Rustriningsih menjadi agak kontroversial ketika ia mulai "berulah", dengan mengambil peran menjadi salah satu deklarator organisasi masyarakat (ormas) Nasional Demokrat bersama Surya Paloh, tahun 2012, tetapi ketika ormas tersebut bermetamorfosa menjadi sebuah partai, dia memilih tetap berada di partai yang membesarkannya, PDI Perjuangan.
Dalam hal ini, ideologi hatinya adalah PDI Perjaunagn.
Kembali ia menghadapi masalah nyata, ketika ia masuk dalam daftar bursa calon gubernur Jawa Tengah, tahun 2013, meski akhirnya PDI Perjuangan menetapkan Ganjar Pranowo sebagai calon.
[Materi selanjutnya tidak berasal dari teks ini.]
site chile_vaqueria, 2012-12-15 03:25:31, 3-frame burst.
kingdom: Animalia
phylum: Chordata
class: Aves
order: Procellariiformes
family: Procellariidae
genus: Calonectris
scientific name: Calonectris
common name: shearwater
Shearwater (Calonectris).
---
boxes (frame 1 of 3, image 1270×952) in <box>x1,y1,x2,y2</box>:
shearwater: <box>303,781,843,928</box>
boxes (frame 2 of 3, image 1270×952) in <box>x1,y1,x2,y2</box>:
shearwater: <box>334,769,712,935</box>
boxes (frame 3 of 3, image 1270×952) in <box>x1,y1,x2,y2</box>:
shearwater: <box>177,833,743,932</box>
Dalam hal ini, Ibu Rustriningsih "kalah telak" oleh keputusan PDI P yang akhirnya Pak Ganjar menang sebagai Gubernur Jateng. Hingga akhirnya, dengan nada kecewa ia "mbalelo" dan pada Pemilihan Presiden/Wakil Presiden tahun 2014 Rustriningsih menyatakan mendukung pencalonan Prabowo Subianto- Hatta Rajasa sebagai presiden, bukan Jokowi yang diusung PDIP .
Tapi, setelah itu, dia justru diberhentikan dari partainya, partai yang ia cintai sepenuh hati dengan sejarah kecintaan ideologi marhaenisme PNI Soekarno.
Maka jika Pak Ganjar akan "bernasib" sama dengan Ibu Rustriningsih, bersiaplah Pak Ganjar untuk kembali kepada rakyat. Hati akan terus menggema, meskipun kembali sebagai rakyat biasa.
Belajar kepada Bapak SBY
Politik itu berdarah darah jenderal, setidaknya darah kehormatan dan kewibawaan. Diawali dengan pencapresan SBY yang sebelumnya adalah anggota kabinet Megawati, Pak SBY percaya diri mengusung pencapresan dirinya melalui Partai Demokrat. Pak SBY pun dianggap "berseteru" dengan Ibu Megawati secara politik, karena dianggap "mbalelo".
Namun perjalanan hidup membawa pak SBY eksis sebagai presiden selama 2 periode, 10 tahun sebagai RI-1.
Hal yang biasa dalam politik, berseteru atau berbeda. Namun pasca jabatan 2 periode presiden SBY, maka di era Pak Jokowi adalah era PDIP yang mana memaksa Partai Demokrat AHY - putra SBY -, harus memainkan peran "pinggiran" karena tidak masuk dalam kabinet Pak Jokowi yang notabene PDI P.